Ser bom não é dizer sim a tudo. Não é concordar com a multidão e nem discordar das minorias. Ser bom a luz da ética, longe de sua liquidez, do jeito no jeitinho, de uma natureza egoísta, é viver de forma integra, completa, de honradez, de lealdade com a verdade e que eternize nossos passos na história, como referência a ser repetida no tempo e não mero jargão post-mortem em velórios e lápides. Relembrando o pensamento cartesiano, “é não tomar absolutamente nada de falso por verdadeiro”.
Antes do politicamente correto, é discutir e refletir sobre assuntos como aborto, eutanásia, distanásia, ortotanásia, políticas públicas, religião, epidemias, gênero, fome, miséria, famílias, felicidade, tristeza dentre outros a justa medida de seus limites com toda a parcimônia, e não apenas como meras polêmicas que ardem no primeiro momento, causando incêndios, mas por sua natureza se esvai por sua insolidez.
Finalmente, mesmo que o homem seja a medida de todas as coisas, a ética é creditada em estruturas morais do que se deve fazer e ser, mesmo que talvez esquecidos por alguns e sufocados por outros, mas que não se vale da vontade desmedida de tantos. É a prevalência vitória de uma vida que poderia se vã, mas que por enxergar além do jeitinho, optou por uma algo mais justo e equilibrado ainda que imperfeito.

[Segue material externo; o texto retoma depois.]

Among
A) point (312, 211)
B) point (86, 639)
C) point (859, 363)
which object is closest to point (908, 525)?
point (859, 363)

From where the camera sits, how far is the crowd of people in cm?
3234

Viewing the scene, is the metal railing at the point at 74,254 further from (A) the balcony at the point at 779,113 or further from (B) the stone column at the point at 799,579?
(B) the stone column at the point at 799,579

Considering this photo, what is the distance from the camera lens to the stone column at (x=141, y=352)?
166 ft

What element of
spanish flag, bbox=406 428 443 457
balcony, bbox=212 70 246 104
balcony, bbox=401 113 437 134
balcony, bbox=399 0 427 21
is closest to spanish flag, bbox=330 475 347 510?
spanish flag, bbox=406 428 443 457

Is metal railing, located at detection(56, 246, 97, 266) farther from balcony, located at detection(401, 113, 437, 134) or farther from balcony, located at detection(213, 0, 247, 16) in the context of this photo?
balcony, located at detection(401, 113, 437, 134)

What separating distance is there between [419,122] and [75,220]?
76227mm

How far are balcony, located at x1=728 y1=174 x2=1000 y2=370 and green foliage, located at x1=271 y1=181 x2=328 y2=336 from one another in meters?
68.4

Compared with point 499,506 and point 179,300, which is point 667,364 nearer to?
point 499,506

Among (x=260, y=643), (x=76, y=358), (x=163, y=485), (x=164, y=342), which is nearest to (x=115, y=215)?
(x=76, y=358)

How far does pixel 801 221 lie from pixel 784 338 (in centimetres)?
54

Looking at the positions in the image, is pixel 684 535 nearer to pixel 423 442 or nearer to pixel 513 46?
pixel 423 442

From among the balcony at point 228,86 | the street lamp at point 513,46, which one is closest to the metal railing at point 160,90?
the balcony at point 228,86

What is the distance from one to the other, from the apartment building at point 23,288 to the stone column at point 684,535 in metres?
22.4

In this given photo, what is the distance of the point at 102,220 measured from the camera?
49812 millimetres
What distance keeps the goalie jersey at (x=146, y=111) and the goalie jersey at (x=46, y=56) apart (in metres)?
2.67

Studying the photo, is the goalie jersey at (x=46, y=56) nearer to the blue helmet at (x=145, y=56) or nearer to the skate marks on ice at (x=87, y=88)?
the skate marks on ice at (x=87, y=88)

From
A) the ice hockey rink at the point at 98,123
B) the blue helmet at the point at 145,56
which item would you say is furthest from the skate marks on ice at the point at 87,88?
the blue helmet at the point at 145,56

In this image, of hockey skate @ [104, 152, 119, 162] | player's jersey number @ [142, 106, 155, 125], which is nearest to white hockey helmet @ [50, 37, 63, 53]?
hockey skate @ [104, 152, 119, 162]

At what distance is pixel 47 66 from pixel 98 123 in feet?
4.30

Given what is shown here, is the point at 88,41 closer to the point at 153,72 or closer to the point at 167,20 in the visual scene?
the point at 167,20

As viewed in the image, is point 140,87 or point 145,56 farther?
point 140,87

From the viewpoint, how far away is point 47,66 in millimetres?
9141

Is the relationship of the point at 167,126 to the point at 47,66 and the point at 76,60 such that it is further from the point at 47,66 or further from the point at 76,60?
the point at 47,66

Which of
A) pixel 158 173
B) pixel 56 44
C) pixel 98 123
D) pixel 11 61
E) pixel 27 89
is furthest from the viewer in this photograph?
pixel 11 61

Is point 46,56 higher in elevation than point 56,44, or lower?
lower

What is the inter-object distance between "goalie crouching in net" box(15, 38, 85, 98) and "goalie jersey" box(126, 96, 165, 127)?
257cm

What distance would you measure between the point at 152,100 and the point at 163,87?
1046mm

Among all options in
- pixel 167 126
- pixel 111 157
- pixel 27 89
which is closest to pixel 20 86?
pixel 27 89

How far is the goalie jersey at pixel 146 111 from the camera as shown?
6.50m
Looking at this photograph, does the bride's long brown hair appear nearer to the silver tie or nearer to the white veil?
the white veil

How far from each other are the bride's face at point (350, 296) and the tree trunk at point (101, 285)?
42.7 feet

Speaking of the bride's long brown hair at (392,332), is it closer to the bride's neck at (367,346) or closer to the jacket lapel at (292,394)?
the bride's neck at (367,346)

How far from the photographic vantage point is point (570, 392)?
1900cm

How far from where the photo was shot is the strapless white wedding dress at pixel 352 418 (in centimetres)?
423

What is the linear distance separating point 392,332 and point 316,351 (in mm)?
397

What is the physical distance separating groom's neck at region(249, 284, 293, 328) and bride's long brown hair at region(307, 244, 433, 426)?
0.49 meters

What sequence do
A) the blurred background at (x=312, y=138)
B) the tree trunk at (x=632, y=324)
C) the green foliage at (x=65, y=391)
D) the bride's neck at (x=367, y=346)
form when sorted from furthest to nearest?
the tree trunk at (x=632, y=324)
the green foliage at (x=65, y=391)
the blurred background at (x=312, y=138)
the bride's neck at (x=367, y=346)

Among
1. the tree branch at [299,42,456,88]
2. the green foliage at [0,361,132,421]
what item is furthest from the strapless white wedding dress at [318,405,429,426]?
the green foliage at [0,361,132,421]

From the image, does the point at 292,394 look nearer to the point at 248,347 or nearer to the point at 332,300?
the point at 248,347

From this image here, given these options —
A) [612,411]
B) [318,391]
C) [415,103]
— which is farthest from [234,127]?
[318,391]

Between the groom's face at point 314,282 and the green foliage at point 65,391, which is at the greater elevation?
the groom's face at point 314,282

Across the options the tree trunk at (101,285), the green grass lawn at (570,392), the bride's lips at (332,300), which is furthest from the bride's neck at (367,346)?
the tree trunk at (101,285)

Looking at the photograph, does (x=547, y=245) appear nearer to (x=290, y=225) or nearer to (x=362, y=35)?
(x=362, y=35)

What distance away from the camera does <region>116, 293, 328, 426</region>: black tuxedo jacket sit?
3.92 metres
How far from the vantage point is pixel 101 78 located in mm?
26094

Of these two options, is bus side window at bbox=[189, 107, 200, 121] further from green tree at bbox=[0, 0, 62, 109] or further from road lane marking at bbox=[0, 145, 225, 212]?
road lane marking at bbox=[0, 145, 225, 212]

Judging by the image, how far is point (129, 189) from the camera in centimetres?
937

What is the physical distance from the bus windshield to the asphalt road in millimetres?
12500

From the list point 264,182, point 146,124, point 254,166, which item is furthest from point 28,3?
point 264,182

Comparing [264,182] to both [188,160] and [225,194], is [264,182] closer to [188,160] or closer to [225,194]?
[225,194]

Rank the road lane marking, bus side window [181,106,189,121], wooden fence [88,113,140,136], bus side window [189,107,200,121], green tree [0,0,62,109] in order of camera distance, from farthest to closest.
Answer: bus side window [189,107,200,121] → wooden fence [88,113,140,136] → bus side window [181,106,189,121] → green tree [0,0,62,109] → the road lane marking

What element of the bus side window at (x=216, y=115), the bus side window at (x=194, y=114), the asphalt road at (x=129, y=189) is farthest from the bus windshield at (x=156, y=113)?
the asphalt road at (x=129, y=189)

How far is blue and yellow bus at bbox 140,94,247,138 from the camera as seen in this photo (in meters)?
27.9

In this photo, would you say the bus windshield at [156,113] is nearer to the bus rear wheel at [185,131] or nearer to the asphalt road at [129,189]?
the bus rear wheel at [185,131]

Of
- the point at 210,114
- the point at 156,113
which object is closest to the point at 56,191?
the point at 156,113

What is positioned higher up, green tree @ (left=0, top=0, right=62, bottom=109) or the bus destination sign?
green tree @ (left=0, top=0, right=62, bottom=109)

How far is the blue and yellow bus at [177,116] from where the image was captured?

Denis Batista de Souza é doutor em Ciências da Educação, especialista em Docência do Ensino superior – concentração formação docente e licenciado em filosofia plena e bacharel em teologia. Dentre outras designações na SEDUC SP, hoje é um dos Professores Coordenadores do Núcleo Pedagógico na DER – Guarulhos Sul. Ele é o autor do livro A odisseia do anônimo: fatos e histórias que não contaríamos a ninguém, pela kindle/Amazon.